L'épuisement des stocks guette. À force de victoires, les défis qui attendent encore Pauline Ferrand-Prévôt s'amenuisent considérablement. Par un chaud après-midi de juillet 2024, la Française avait gagné l'or olympique de VTT avec une maîtrise totale. L'aboutissement d'une longue quête. Un an et six jours plus tard, sur les pentes du col de la Madeleine dont le sommet était traversé d'un vent glacial, Pauline Ferrand-Prévôt a remporté l'étape-reine du Tour de France, endossé le Maillot Jaune et renvoyé à plus de 2'30'' ou 3'et au rôle de faire-valoir - au moins le temps d'une journée - celles qui faisaient encore figure de prétendantes pour la victoire finale le matin même.

Votre objectif: Citez mot pour mot le passage du texte source ci-dessus qui commence par « L'épuisement des stocks » et se poursuit jusqu'à « le matin même. ».

Extraits des données:
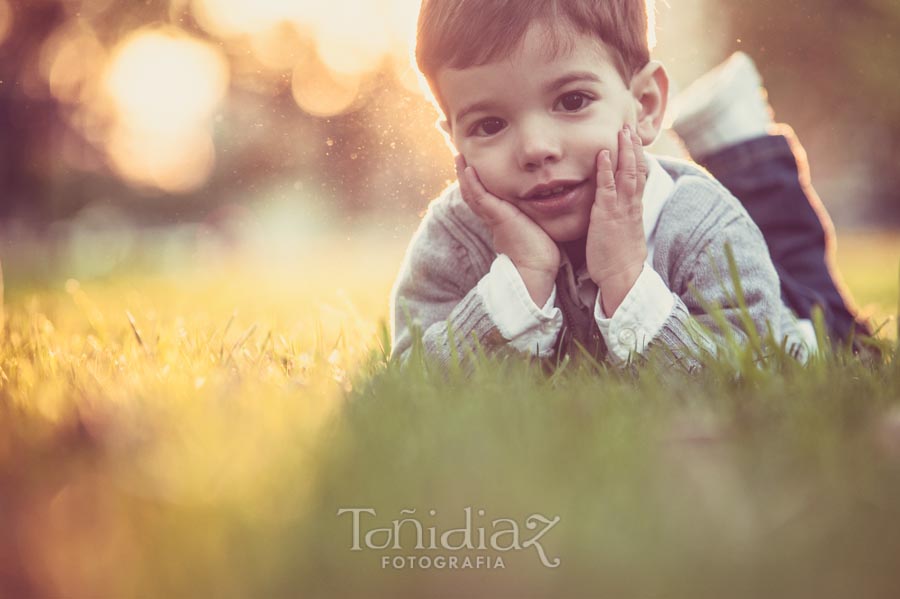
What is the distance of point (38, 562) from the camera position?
0.94m

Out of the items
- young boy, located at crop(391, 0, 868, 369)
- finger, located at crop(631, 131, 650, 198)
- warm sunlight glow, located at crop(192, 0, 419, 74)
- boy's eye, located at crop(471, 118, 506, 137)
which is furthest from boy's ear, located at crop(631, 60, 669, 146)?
warm sunlight glow, located at crop(192, 0, 419, 74)

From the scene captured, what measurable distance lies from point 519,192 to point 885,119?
12.3 m

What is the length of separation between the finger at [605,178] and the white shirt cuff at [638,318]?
204 millimetres

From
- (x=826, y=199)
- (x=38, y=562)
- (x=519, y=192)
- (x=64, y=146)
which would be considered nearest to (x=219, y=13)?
(x=519, y=192)

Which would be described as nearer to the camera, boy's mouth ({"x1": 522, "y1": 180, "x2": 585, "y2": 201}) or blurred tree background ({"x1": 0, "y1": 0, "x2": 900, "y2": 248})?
boy's mouth ({"x1": 522, "y1": 180, "x2": 585, "y2": 201})

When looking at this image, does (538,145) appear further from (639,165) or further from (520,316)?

Résultat attendu:
L'épuisement des stocks guette. À force de victoires, les défis qui attendent encore Pauline Ferrand-Prévôt s'amenuisent considérablement. Par un chaud après-midi de juillet 2024, la Française avait gagné l'or olympique de VTT avec une maîtrise totale. L'aboutissement d'une longue quête. Un an et six jours plus tard, sur les pentes du col de la Madeleine dont le sommet était traversé d'un vent glacial, Pauline Ferrand-Prévôt a remporté l'étape-reine du Tour de France, endossé le Maillot Jaune et renvoyé à plus de 2'30'' ou 3'et au rôle de faire-valoir - au moins le temps d'une journée - celles qui faisaient encore figure de prétendantes pour la victoire finale le matin même.